For what it's worth, the paper's overall claim is, in some sense, impossible. You can think of attention as being a sort of vector database, and this gets more accurate the sharper you make the exponential. If you replace softmax with actual max, a query locates the key that is the closest match to the query and returns the associated value. This operation is a plain linear search, it's possible (in principle anyway) to do lots of queries and recover the entire contents of the database, and I think that any paper claiming to do it faster than linear time should explain how it's compressing the data and where the loss is.
In language model terms, imagine an prompt like so:
1: [string 1]
2: [string 2]
3: [string 3]
...
n: [string n]
Tell me the string associated with the number k.

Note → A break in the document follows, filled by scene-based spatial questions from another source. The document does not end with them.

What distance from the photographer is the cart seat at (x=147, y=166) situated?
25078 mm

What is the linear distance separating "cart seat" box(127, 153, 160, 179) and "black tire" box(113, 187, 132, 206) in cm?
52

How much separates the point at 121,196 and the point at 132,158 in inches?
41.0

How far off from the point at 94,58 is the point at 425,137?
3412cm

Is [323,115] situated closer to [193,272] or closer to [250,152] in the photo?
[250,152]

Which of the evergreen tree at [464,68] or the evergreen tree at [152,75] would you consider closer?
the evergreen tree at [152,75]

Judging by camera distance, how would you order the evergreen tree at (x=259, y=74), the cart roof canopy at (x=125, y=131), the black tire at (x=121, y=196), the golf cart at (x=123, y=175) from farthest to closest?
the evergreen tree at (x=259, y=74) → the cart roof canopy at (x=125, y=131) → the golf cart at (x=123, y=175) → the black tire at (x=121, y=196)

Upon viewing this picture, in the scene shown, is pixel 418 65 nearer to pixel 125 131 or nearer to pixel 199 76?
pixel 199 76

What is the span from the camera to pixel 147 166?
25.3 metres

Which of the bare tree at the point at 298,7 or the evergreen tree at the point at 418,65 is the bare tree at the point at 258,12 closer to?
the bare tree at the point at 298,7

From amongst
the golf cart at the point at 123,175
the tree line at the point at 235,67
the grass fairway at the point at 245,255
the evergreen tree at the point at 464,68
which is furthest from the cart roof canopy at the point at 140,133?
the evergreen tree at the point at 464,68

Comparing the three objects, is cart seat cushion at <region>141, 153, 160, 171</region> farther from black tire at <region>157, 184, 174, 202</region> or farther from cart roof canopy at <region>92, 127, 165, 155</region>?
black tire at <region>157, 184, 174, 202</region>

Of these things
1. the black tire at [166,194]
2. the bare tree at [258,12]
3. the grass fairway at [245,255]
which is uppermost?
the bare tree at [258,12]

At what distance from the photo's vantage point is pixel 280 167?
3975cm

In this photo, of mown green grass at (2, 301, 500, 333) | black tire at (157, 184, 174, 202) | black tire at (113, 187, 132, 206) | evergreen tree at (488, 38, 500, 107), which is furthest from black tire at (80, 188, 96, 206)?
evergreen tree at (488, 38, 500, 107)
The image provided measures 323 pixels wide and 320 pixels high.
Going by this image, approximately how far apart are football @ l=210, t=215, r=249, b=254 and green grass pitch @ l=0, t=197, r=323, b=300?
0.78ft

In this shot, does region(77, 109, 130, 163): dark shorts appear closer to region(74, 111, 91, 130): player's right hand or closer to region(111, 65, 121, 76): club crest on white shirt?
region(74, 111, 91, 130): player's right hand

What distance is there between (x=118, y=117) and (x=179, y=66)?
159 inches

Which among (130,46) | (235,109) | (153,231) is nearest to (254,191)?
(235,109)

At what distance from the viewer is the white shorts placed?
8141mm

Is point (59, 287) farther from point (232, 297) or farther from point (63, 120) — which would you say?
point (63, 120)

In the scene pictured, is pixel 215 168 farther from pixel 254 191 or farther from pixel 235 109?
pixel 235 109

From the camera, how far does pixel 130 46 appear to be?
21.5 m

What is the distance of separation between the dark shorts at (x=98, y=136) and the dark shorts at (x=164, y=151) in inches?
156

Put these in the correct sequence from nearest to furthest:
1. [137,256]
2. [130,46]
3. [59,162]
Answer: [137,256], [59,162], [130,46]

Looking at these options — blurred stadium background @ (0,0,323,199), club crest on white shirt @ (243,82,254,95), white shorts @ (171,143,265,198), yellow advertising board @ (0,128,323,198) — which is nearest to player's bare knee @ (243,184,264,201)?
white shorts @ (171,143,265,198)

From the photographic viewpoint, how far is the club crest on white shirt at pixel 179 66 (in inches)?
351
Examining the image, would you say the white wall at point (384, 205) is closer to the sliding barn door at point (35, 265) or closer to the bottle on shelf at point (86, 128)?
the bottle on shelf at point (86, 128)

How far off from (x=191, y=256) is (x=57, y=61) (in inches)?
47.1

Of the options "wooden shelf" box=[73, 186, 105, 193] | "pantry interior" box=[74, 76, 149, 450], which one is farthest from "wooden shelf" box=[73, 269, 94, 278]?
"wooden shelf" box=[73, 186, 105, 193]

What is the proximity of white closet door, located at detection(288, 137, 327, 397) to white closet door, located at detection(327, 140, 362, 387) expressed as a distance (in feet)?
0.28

As long as there's enough precision and enough query/key space to fit some embedding of the number k that will match the right thing (and there is a lot of room in high-dimensional spaces), one might expect a transformer to be able to answer this question. But this obviously requires memory with size linear in the prompt length. If you try to get rid of that, you necessarily lose something. (This is not to say that nice attention scaling is impossible -- one could imagine schemes where it takes the model multiple tokens to answer the question, and the number of tokens needed could scale, say, logarithmically with prompt size. But you still need that linear memory.)They defer it to the appendix because it's a standard construction (Q'K)V = Q'(KV), where Q'K is an n×n matrix and requires O(n²) to compute, but KV has a constant size and can be computed in O(n) time, and the multiplication with Q' can also be done in O(n) time.
> Section 2.6 gives the hidden state size per token, which, on first read, is strictly larger than the hidden state in normal attention (in normal attention it's d_v * d_k -- I'm not sure where their +1 comes from).
Actually, their hidden state has a (large) constant size, so strike the words "per token" from section 2.6. In normal attention, the total state is n(d_v + d_k), but their state is basically (d_v + 1)D_k, where D_k is much larger than d_k, but independent of n. The +1 is because they also need to compute the normalization factor for the softmax.
It's true that a constant state size implies that you cannot use it to losslessly store arbitrarily large databases, but LLMs in practice cannot do this either, so there's no loss of capability in that sense. (In fact, if you use enough terms in the Taylor expansion to get the same result as standard attention to within machine precision, the resulting constant state size should give you an upper bound for the amount of data the LLM can effectively retrieve from its context.)